Tareas propuestas:
A) Responda, según el texto sobre Carlos de Foucauld y Madeleine Delbrêl:
(i) ¿Con qué se dice que estuvo «como fundido, como enlazado» Carlos de Foucauld?
(ii) ¿Desde qué lugar liberó el P. Foucauld «tal difusión de gracia»?
(iii) ¿Qué nombre daba Madeleine Delbrêl a su misal?
B) Prolongue el texto sobre Carlos de Foucauld y Madeleine Delbrêl a partir de su última oración.

Artículo:
Parece ser que Carlos de Foucauld, en la última parte de su vida, tuvo como única misión mostrar, por el signo de su vida, el signo misterioso del Santísimo Sacramento. Parece que estuvo como fundido, como enlazado con la hostia para poder ser por ella inmolado y orante, entregándose a los hombres para ser comido por ellos; una simple persona hasta el extremo de ser perfectamente asimilable, perfectamente comestible. Hombre comido, unido estrechamente a Dios, que se hace alimento; devorado por el servicio constante a sus hermanos y convertido, con el mismo Dios, en oración e inmolación.
Mejor que cualquier otro, el P. Foucauld fue consciente de los abismos de gracia contenidos en potencia en el sagrario, con los que hay que tener un vínculo con el mundo, personas entregadas que sean como el hilo conductor, como la toma de corriente, como un nexo con toda la pobre humanidad. Y estos hombres serán mejores conductores de la gracia en la medida en que acepten reproducir en ellos el mensaje evangélico central que nuestro Señor les enseña en la eucaristía. Si desde el corazón del Sahara él liberó tal difusión de gracia; si estas ondas de caridad han sido puestas en marcha hasta el punto de que todavía las percibimos vivas entre nosotros, es porque un ser humano, en todo su ser, había aceptado ser poseído por Cristo en el sagrario, no vivir ya más que en función de él; había aceptado ser, por así decirlo, transmisor de su misericordia (O. C. VII, pp. 118-119).
A partir de su conversión, Madeleine Delbrêl participó cada mañana de la eucaristía. A ella acudía portando bajo el brazo su «herbario». Así llamaba a su misal, entre cuyas páginas había metido papeles, las cartas que le llamaban a recordar los acontecimientos hermosos o desgraciados y a las personas asociadas a dichos acontecimientos. Nunca iba sola a la misa, sino acompañada por numerosas personas que le eran queridas y hacia las que profesaba una gran caridad, aunque algunas fueran para ella fuente de sufrimiento.

(Extracto del conjunto de datos)

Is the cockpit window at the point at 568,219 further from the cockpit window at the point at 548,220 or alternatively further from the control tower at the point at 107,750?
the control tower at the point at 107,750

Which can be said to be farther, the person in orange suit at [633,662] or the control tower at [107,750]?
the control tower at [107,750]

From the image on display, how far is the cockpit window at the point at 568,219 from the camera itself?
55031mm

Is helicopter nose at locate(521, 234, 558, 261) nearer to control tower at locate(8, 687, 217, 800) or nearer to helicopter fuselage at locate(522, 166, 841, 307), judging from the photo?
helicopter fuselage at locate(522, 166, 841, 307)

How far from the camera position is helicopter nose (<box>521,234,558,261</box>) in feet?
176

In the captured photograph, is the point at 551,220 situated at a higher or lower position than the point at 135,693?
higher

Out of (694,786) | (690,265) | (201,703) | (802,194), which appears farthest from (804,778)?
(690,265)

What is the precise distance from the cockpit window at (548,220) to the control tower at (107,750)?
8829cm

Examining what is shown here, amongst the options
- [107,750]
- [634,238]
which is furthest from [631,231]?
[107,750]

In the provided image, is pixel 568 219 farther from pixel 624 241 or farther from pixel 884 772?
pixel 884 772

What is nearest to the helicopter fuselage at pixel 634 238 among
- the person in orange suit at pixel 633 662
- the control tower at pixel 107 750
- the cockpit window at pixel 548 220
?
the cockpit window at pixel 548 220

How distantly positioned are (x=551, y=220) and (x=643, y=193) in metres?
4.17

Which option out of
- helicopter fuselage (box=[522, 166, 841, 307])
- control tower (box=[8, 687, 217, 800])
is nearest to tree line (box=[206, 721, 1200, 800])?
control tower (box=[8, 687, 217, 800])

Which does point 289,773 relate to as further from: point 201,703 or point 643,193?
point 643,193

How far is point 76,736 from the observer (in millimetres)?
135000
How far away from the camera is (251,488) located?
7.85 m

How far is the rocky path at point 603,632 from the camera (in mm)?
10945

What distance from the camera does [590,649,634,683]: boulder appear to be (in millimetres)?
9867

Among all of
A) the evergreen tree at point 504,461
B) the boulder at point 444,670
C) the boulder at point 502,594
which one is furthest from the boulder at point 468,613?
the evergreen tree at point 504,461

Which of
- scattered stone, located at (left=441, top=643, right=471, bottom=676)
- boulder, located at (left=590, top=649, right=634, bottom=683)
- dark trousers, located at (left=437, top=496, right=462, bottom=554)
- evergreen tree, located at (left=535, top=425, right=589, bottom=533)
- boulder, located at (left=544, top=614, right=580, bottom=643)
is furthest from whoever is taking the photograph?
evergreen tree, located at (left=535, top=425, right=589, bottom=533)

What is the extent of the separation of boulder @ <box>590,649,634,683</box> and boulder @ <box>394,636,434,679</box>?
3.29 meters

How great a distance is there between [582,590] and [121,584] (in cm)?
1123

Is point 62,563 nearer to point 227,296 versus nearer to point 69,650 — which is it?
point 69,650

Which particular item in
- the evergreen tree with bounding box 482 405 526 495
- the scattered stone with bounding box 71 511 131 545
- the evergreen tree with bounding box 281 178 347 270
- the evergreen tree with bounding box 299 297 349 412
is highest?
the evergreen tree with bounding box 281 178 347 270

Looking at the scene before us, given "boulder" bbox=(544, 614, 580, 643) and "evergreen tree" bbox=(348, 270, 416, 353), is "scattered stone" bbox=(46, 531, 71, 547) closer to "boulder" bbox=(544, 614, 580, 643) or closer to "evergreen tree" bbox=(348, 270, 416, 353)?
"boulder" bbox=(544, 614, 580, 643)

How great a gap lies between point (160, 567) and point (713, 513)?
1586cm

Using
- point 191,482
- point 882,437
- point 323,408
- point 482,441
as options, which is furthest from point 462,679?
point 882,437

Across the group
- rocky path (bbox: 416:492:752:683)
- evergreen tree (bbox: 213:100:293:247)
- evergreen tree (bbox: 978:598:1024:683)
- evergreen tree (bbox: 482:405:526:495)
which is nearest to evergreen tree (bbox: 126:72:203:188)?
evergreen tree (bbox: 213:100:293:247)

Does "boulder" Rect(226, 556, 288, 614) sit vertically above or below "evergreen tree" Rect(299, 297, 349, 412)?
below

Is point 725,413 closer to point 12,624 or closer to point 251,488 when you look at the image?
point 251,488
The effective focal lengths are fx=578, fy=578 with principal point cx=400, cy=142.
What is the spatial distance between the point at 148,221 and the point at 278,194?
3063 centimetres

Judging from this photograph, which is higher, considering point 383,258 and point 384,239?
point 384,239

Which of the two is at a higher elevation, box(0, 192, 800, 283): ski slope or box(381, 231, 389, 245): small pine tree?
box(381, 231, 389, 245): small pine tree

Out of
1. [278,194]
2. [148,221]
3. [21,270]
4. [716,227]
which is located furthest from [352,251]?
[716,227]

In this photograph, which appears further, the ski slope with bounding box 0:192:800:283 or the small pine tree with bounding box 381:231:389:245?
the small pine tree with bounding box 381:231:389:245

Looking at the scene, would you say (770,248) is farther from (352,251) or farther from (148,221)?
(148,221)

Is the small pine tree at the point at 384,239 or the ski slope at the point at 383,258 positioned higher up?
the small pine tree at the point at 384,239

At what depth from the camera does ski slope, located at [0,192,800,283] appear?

Respuestas del ejercicio:
A)
(i) Con la hostia.
(ii) Desde el corazón del Sahara.
(iii) Su «herbario».

B)
A Madeleine nunca le faltó la eucaristía cotidiana: «Para un cristiano, los sacramentos son tan necesarios como el Evangelio», dice en una carta a alguien que le pide consejo 1. Y añade: «Sin los sacramentos no sabríamos vivir, nos quedaríamos como en la superficie de la vida de Cristo. Un cristiano que desprecia los sacramentos es como un niño que se ha quedado atrás, retrasado, que no llega a ser un adulto en la fe». En julio de 1959 es invitada a participar en Bossey, Suiza, a un encuentro ecuménico; se trata del inicio de este tipo de diálogo, y se le aconseja no hablar de los sacramentos. Pero para ella es imposible: «La oración común de la Iglesia, la oración litúrgica, es inseparable de los sacramentos; está centrada por entero en la eucaristía, el misterio de la cena del Señor» (O. C. IX, p. 153); más aún: «Vivir como hijo de Dios en Cristo [...] esto es para mí participar en la oración de la Iglesia. Esta oración es inseparable de la Iglesia, de su vida sacramental, de la eucaristía, de la cena del Señor con la cual hace todo» (O. C. IX, pp. 155-156). La eucaristía es el corazón de la oración de la Iglesia porque ella es la oración de Cristo, oración no solo de los labios, sino de toda la vida entera que se ofrece al Padre por la humanidad.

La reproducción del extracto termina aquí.